▼▼▼

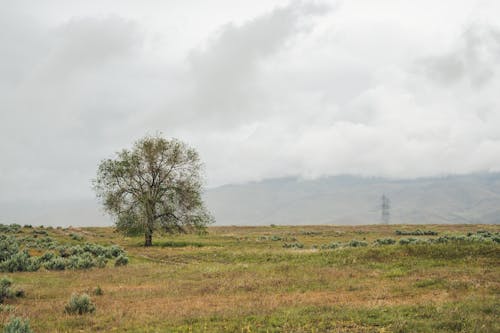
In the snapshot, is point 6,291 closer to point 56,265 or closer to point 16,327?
point 16,327

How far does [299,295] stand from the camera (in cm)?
1792

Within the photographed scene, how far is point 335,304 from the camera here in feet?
50.8

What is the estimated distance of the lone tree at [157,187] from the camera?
5709cm

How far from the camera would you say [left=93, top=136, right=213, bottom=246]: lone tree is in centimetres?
5709

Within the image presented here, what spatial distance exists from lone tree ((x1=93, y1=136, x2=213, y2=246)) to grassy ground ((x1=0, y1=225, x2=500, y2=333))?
87.9 feet

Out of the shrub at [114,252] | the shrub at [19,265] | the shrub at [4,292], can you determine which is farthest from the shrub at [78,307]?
the shrub at [114,252]

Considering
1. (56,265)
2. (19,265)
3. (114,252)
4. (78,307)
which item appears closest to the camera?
(78,307)

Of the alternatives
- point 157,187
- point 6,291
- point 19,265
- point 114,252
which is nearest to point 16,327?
point 6,291

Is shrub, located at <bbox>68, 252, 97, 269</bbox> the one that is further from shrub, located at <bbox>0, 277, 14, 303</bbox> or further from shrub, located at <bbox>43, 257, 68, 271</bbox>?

▲▲▲

List every line of the records above that contains the word "feet".

Within the photographed scene, how far is point 335,304 from the camera here in feet?
87.9 feet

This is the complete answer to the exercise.